__Article__
——————————

Paradigm Principle

Understanding your investment options

Understanding your investment options

Investing is full of jargon and technical terms that can make getting started or managing your investments seem intimidating. Here are some of the key terms to help you better understand the different options available to you.

 Common investing terms

There are a few terms that you’ll see repeated when we’re talking about investing.

Bonds – Bonds are a way for corporations or governments to receive a loan from investors for a promised rate of return over a specific period. Bonds can be issued to pay debts, build new facilities or raise funds for future growth.

Cash – Cash investments are savings accounts and other easy-to-access funds like cash management trusts and money market funds. Cash investments are stable and low risk, generally growing slower than inflation or the increase in prices of goods and services over time.

Diversification – Having a diverse group of investments means that you spread your investments across different companies or sectors (for example, shares or fixed interest). This way, if one sector underperforms or has a loss, you have other investments that may perform better and help balance out any losses.

Another way we diversify our investment options and portfolios is by using different investment managers with different approaches to investing. In some cases, we use multiple investment managers in the same option. These are called multi-manager portfolios.

Dividends – Dividends are a portion of profits or earnings paid to shareholders. They are paid on a regular basis and, in some cases, can be reinvested into the business in the form of more shares. This can provide shareholders with ongoing income.

Domestic Markets – Domestic markets, shares or companies refer to the variety of investments that are connected to that country, either through where they operate or the investment exchanges on which they reside. In Australia, we would refer to Australian bonds as domestic bonds. Likewise, a US-based fund would refer to the US stock market as the domestic market.

Environmental, Social and Corporate Governance (ESG) – ESG is the consideration of an investment beyond its financial performance. It often includes social and environmental factors, like its impact on the climate, the gender or cultural diversity of staff and leadership or general benefit to society. Investors are increasingly applying these considerations as part of their investing decisions.

Equities – Equities are another name for shares. Equities can be bought directly on the share market or through an investment option.

——————————

__Supplied data__
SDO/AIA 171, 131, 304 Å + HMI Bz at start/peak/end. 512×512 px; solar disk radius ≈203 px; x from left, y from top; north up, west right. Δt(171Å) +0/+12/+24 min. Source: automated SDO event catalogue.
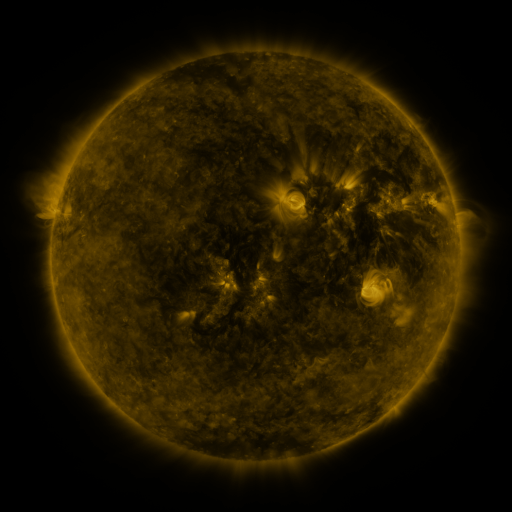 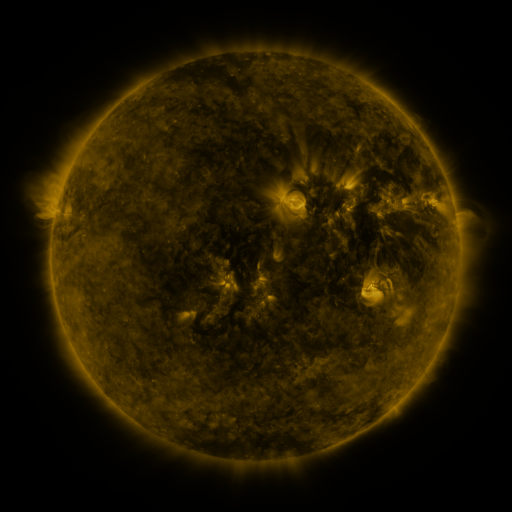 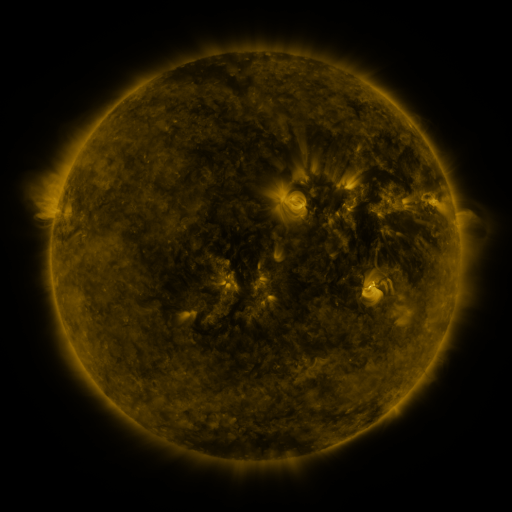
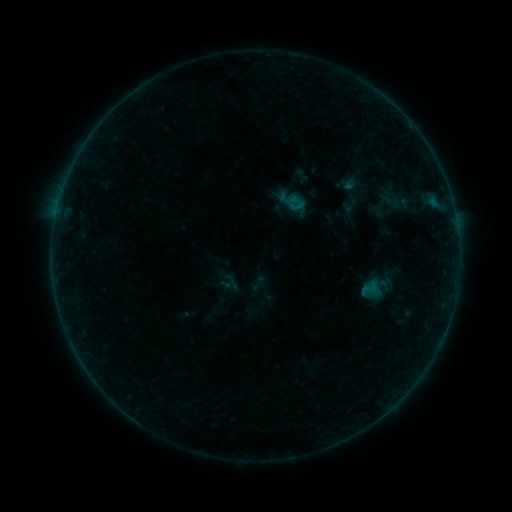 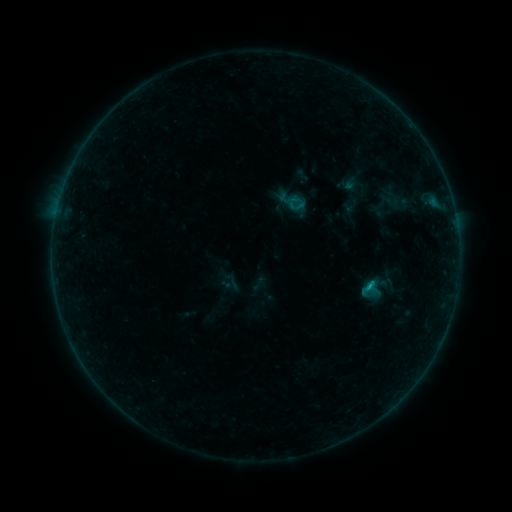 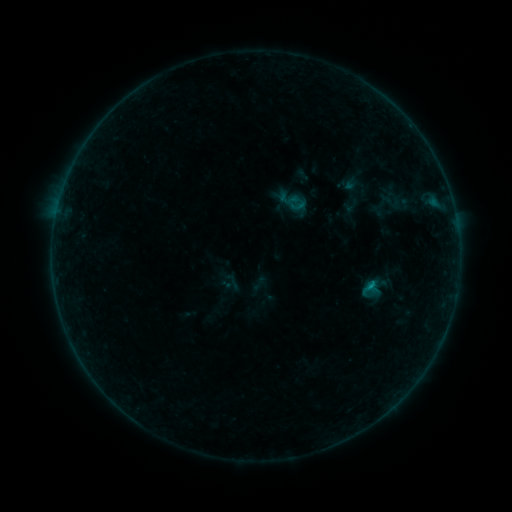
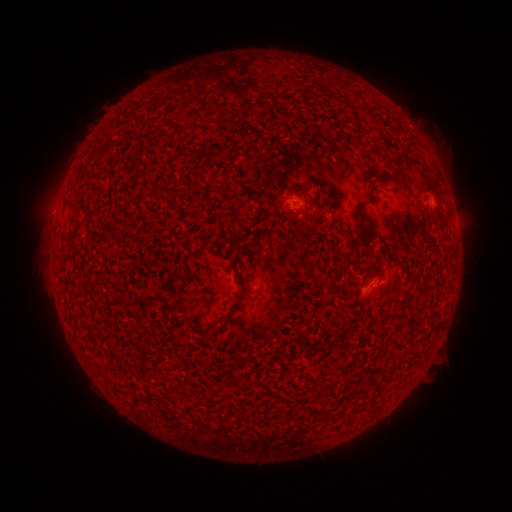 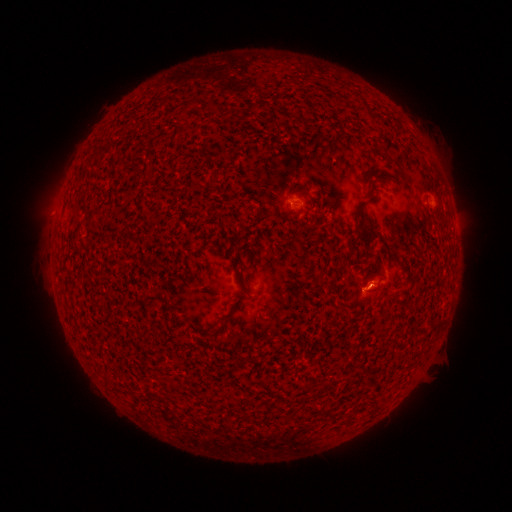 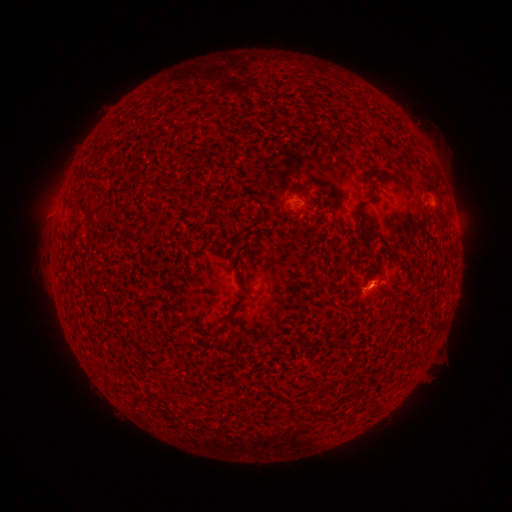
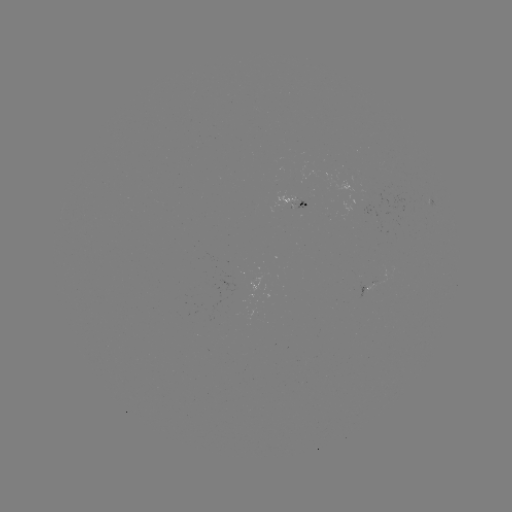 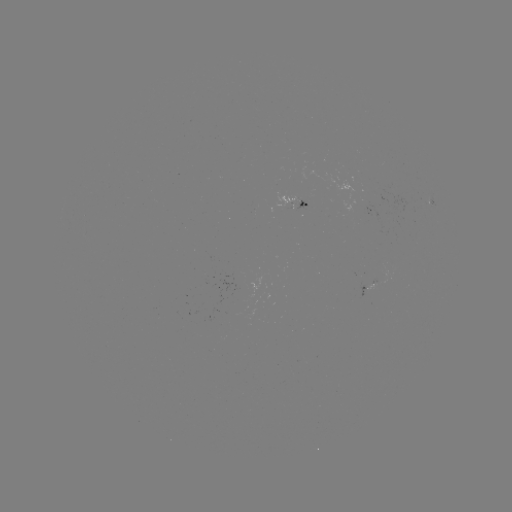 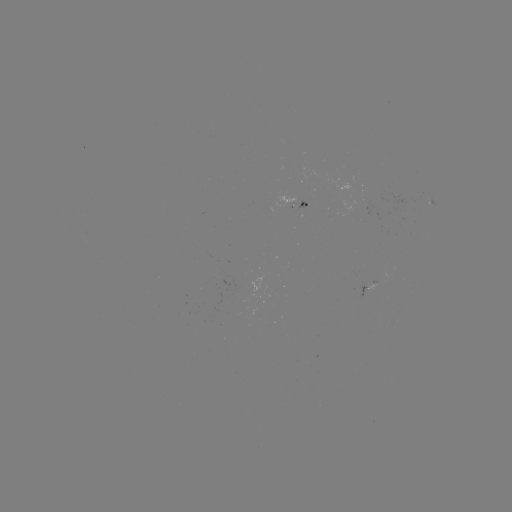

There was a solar flare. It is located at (368, 283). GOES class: B3.8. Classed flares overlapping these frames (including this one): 1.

——————————

__Written problem A__
Could you sum up the article on investment options in two sentences?
__Written problem B__
Can you turn the paragraph of the investment options article that begins "Environmental, Social and Corporate Governance (ESG) –" into a short bulleted list that keeps its main facts?
__Written problem C__
Could you write what comes next in the article on investment options, picking up after its final sentence?
The listing above comes from a separate source.

__Expected output A__
The article on investment options explains common investing jargon so readers can better understand the options available to them. It defines terms including bonds, cash, diversification (including multi-manager portfolios), dividends, domestic markets, ESG and equities.

__Expected output B__
- ESG means considering an investment beyond its financial performance.
- It often includes social and environmental factors, such as climate impact, the gender or cultural diversity of staff and leadership, and general benefit to society.
- Investors are increasingly applying these considerations in their investing decisions.

__Expected output C__
Fees – A fee is the amount charged by a fund to manage your investments. Fees may vary based on factors including the cost to manage an option, the size of the investment and the management style.

Geared Investments – Geared or ‘leveraged investing’ is a way to borrow money in order to increase the size of an investor’s original investment. Geared investments are often made with higher-risk assets like shares and property.

International and Emerging Markets – International markets can give investors access to a variety of investments, including shares, securities, property or bonds from nations other than their own.

International markets can be volatile because of international trade relations or fluctuations in currency value. There is more risk with less stable countries, like those in economic or political turmoil, and less risk in more stable countries.

Emerging markets are international markets that focus specifically on growing and developing economies like China, Brazil or India.

Investment Manager – An investment manager is a professional person or organisation who has been appointed to manage money in an investment option on behalf of investors. One or multiple investment managers may be appointed to an investment option. They generally have specialised expertise in the area they represent, like property, bonds or shares.

Investment managers are selected for their strengths in certain areas as well as organisational stability, solid investment process and a history of strong performance. We also use a specialist investment consulting and research firm when selecting managers.

Managed Fund – A managed fund pools your money together with other investors to buy a variety of assets like shares, bonds or property. Managed funds can be invested in single or multiple asset classes and have single or multiple investment managers.

Risk – Risk in investing is about understanding, anticipating and accepting the potential for financial loss in an investment. All investing has an inherent level of risk.

Risk can be seen as an option underperforming against expectation. Investors can spread their risk by diversifying their investments.

Securities – A security is a way to purchase a portion of an asset such as infrastructure, property, loan or business. For example, shares are a type of security that makes it easy to purchase a portion of a business.

Securities can be bought, sold or traded. The value can change based on market conditions, the value of the asset, expected income or general market conditions.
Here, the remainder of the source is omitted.